_Task objective_. Give again, exactly as written, the lines of the records below from the line with "Fireheart And Tigerstar Rwarriorcats" to the line with "Black Light Disco With Fingerman August 2024". Both end lines count; pictures do not.

_Records_.
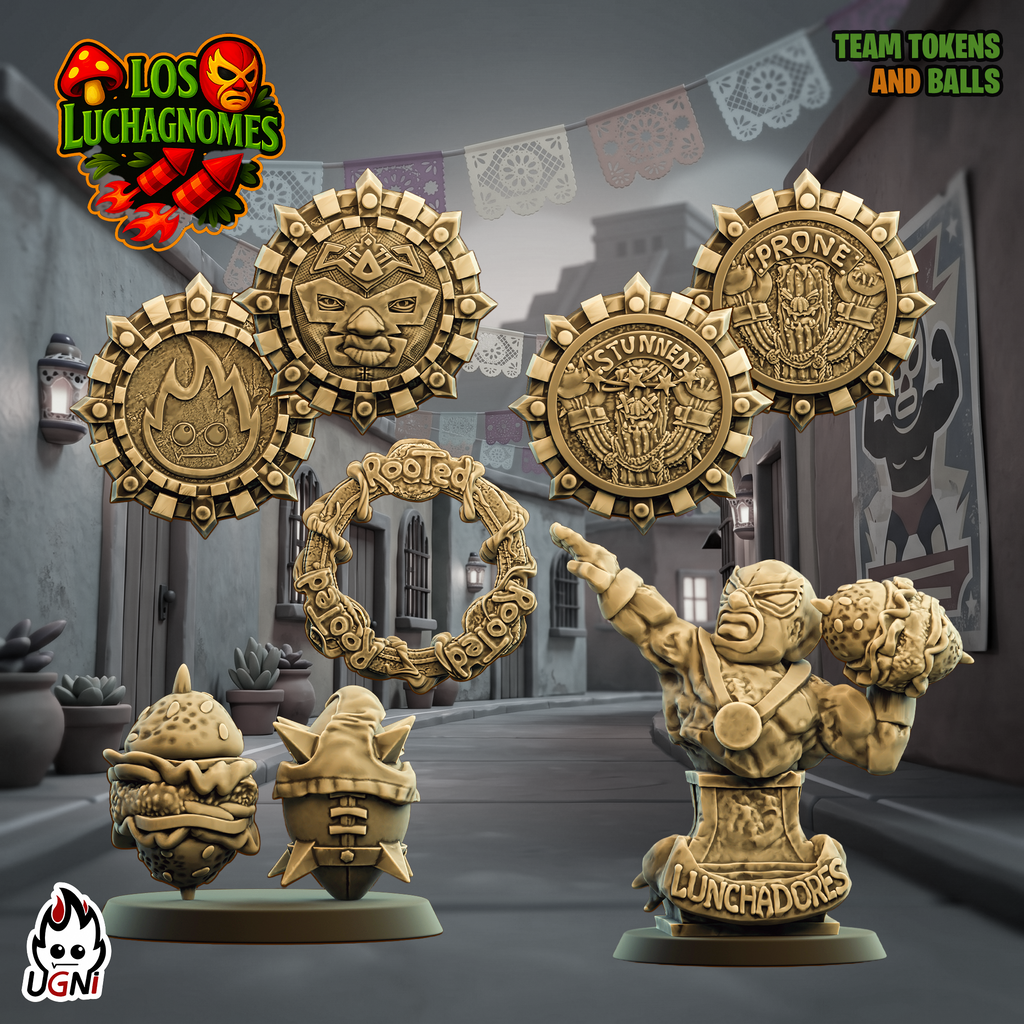 Los Luchagnomes Fantasy Football Team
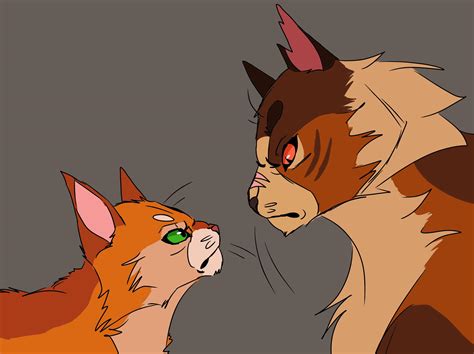 Fireheart And Tigerstar Rwarriorcats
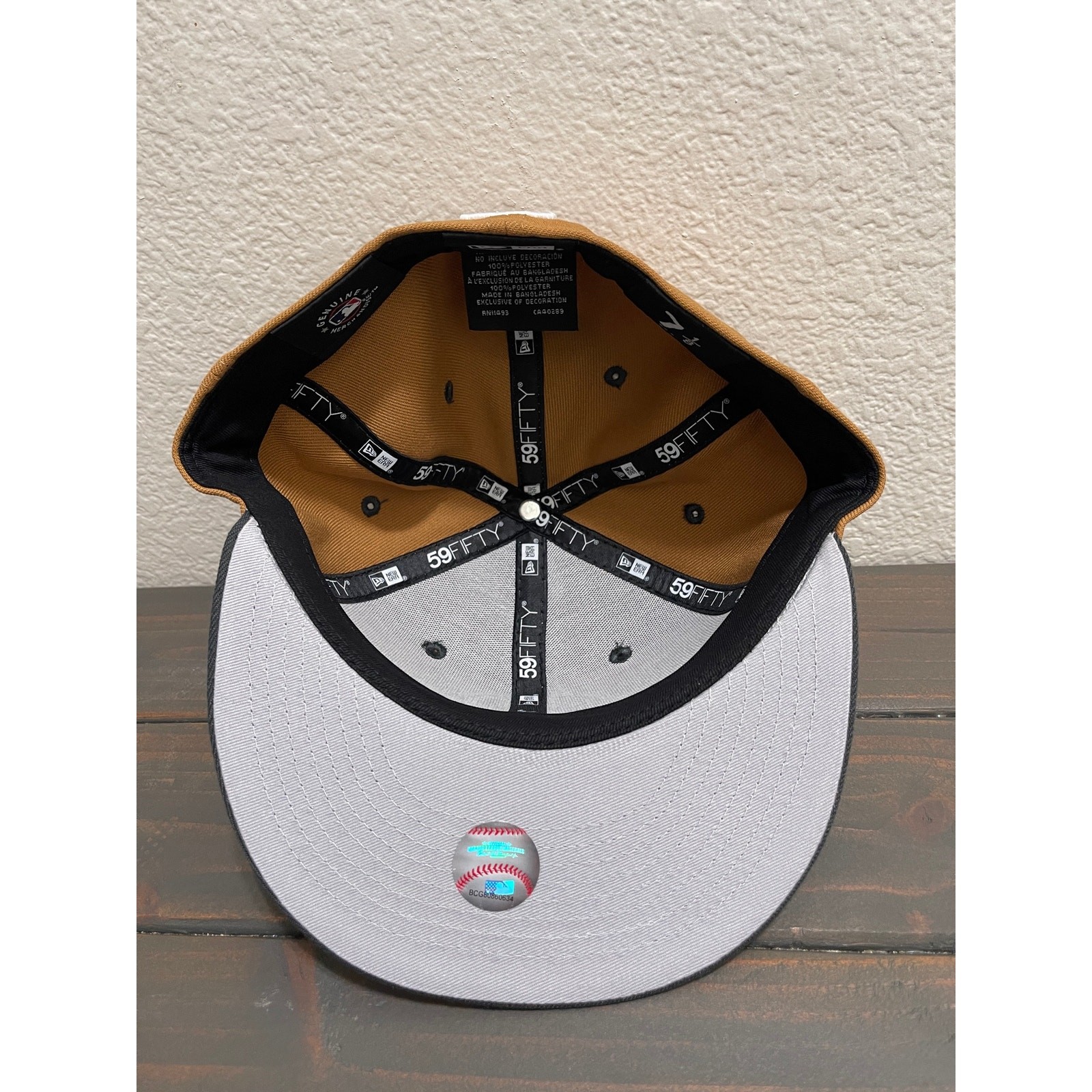 New Era MLB Los Angeles Dodgers Specialized “D” LOGO 59FIFTY Fitted Hat 7 1/8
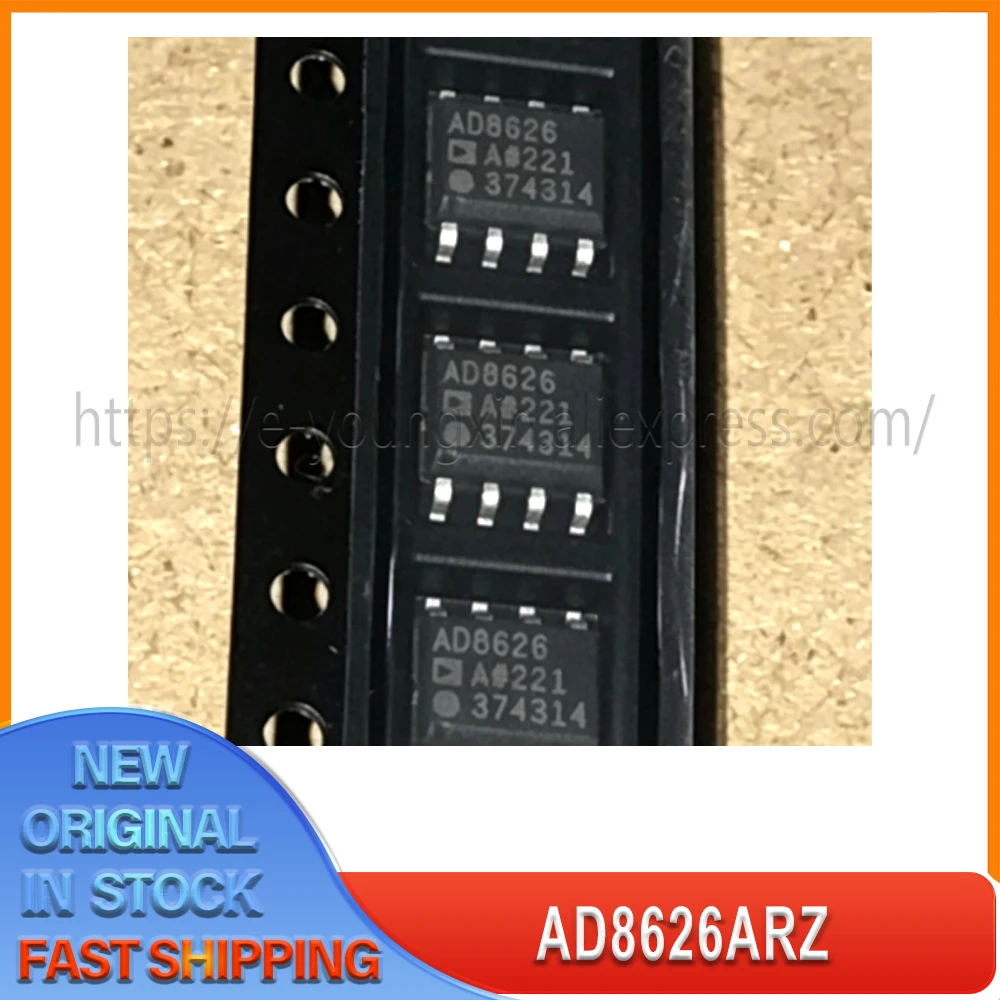 5PCS~50PCS/LOT AD8626ARZ AD8626AR AD8626A AD8626 AD8626ARZ-REEL7 SOP8 100% New Original Stock
5PCS~50PCS/LOT AD8626ARZ AD8626AR AD8626A AD8626 AD8626ARZ-REEL7 SOP8 100% New Original Stock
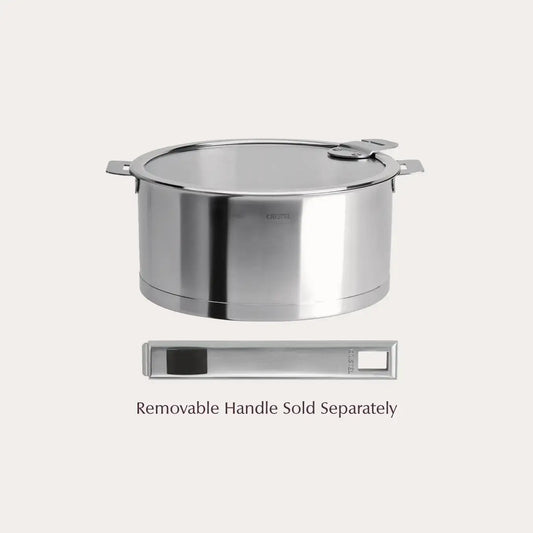 18/10 Stainless Steel Saucepan with Lid (4 sizes available)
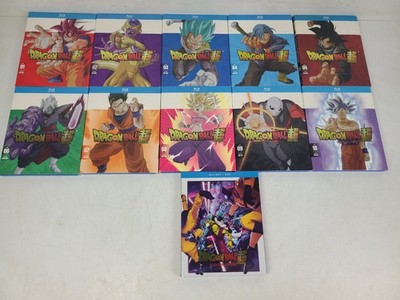 Dragon Ball Super Blu-ray Collection Set Of 11 (Seasons 1-10)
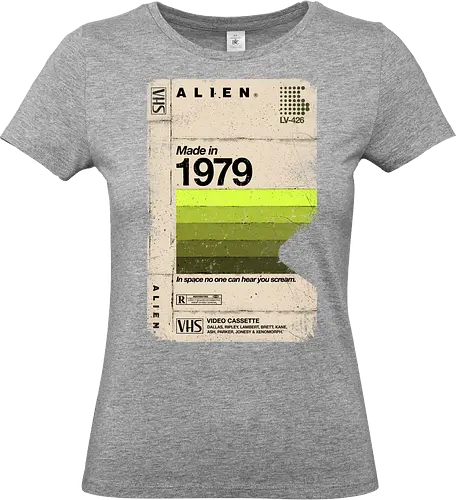 Alien Blank Tape 1979 - lv 426, alien, ripley, weyland, 1979, alien 1979, vhs tape, sci fi, science fiction, xenomorph, dallas - Standard T-Shirt (Frauen)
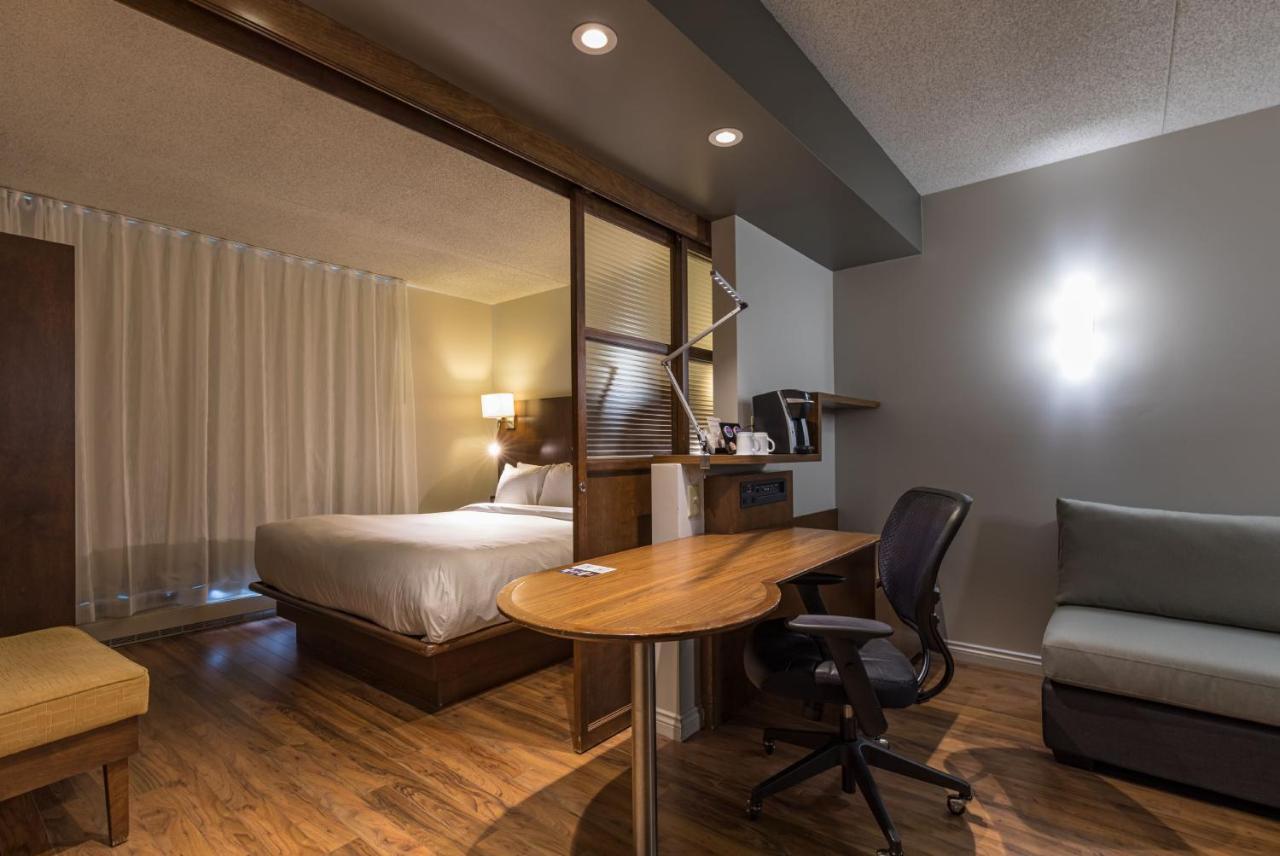 Hotel & Suites Normandin Quebec Exteriér fotografie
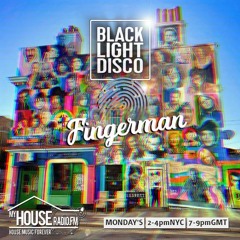 Black Light Disco With Fingerman August 2024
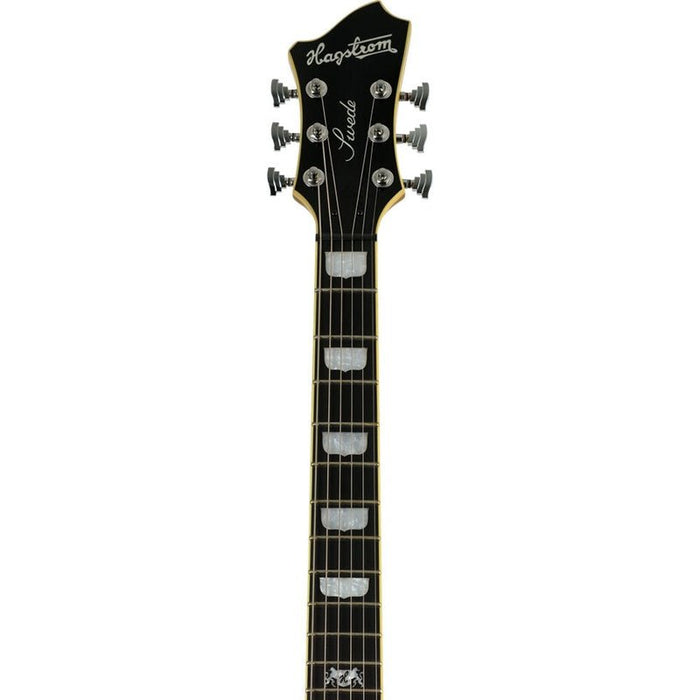 Hagstrom New Generation Swede Guitar in Mandarin Burst (HSSWEMK3MDB) - Gsus4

_The answer_.
 Fireheart And Tigerstar Rwarriorcats
 New Era MLB Los Angeles Dodgers Specialized “D” LOGO 59FIFTY Fitted Hat 7 1/8
 5PCS~50PCS/LOT AD8626ARZ AD8626AR AD8626A AD8626 AD8626ARZ-REEL7 SOP8 100% New Original Stock
5PCS~50PCS/LOT AD8626ARZ AD8626AR AD8626A AD8626 AD8626ARZ-REEL7 SOP8 100% New Original Stock
 18/10 Stainless Steel Saucepan with Lid (4 sizes available)
 Dragon Ball Super Blu-ray Collection Set Of 11 (Seasons 1-10)
 Alien Blank Tape 1979 - lv 426, alien, ripley, weyland, 1979, alien 1979, vhs tape, sci fi, science fiction, xenomorph, dallas - Standard T-Shirt (Frauen)
 Hotel & Suites Normandin Quebec Exteriér fotografie
 Black Light Disco With Fingerman August 2024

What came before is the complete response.